Kingos gate 4

0457 OSLO

Weekends
14:00–17:00
and by appointment



DAMLA KILICKIRAN

On Sense and Glyphs

16.10.20 - 08.11.20 

Let‘s say you knew an octopus stuck in a rut. Perhaps you‘d try to encourage the octopus.

You could say something like: Things are looking up! Or: Keep pushing forward! Octopi are probably too intelligent for lazy clichés. But that‘s not the reason it wouldn‘t make sense to tell it to «push forward». Octopi don‘t move like that. They have no preferred direction of movement, they can scoot backwards, forwards, diagonally, whichever way they want with ease and elegance. «Up» as something denoting «progress», is pointless to the octopus.

The same thing goes for «forward».


Humans, on the other hand, love platitudes like «pushing forward». We‘re conditioned by a different kind of body. No tentacles, no 360 vision, hardly any aquatic grace at all. Our eyes point in one direction. Since we cannot turn our necks like owls, the direction we face become «forwards» to featherless bipeds.


We sense and make sense of the world only with the help of our bodies. We can fathom a bunch of firewood, or a concept like a centimetre. We can measure land for maps, and weight for value. We can quantify the distance between here and the equator. We know excactly how much a millimetre and a mile is.

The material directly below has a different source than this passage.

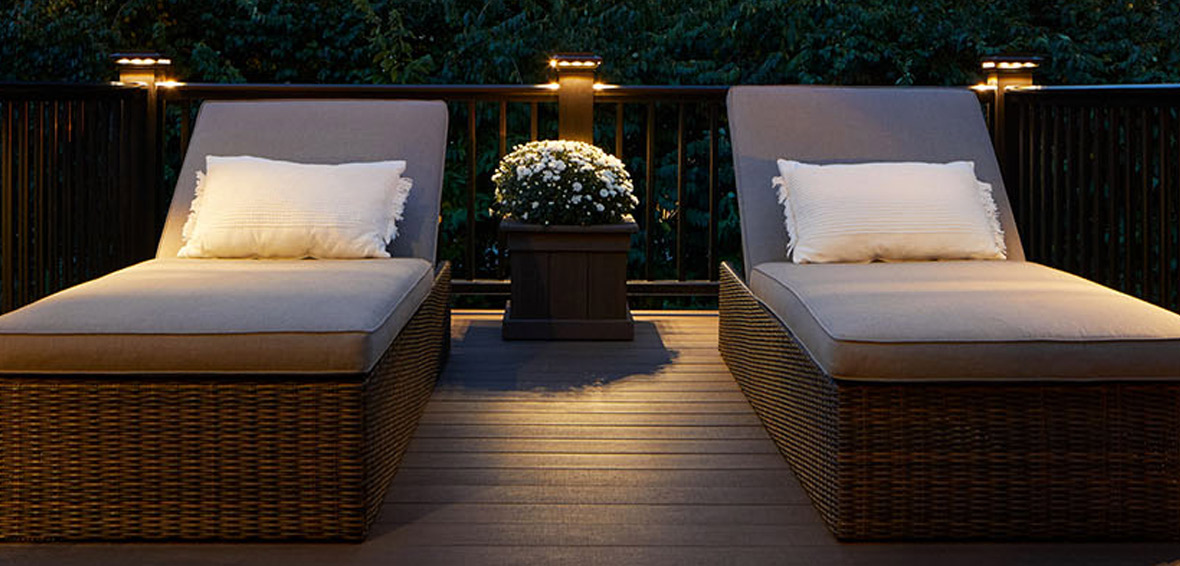 Two lounge chairs on an outdoor deck with post cap lights providing a gentle glow.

Damla Kilickiran told us that she was tired of her working process at one point.

That‘s relatable. According to my operative system, what I‘m doing right now is called «workflow», despite the fact that it renders me completely static, hunched over and motionless like a gargoyle. Damla‘s modus operandi also involved constraining rules – namely rulers. Perhaps the problem was not Damla herself, but rather her working tools?


What we‘re seeing in On Sense and Glyphs is the result of Damla changing the rules.

The metal rulers are based on recurring shapes the artist observed in her drawings. Some look like microbes, some like tribal patterns, phantom limbs. Some like weapons. Most look like symbols, some like signs. The artist then took on the task of finding out what her new rulers could measure. Drawing on rolls of paper, unable to view the full composition, Damla mapped out, with discernable concentration, what her rulers could perform. As my front-facing eyes dart back and forth over the compositions looking to make sense of the glyphs,

I begin thinking of the fugue. The longer I look, the more the large sheets begin to resemble the score to a piece of music I have a hard time imagining, but would like to hear. The rulers are laid out like a subject, then repeated, imitated and mutated by the process of drawing and the conditions under which they‘remade: the body.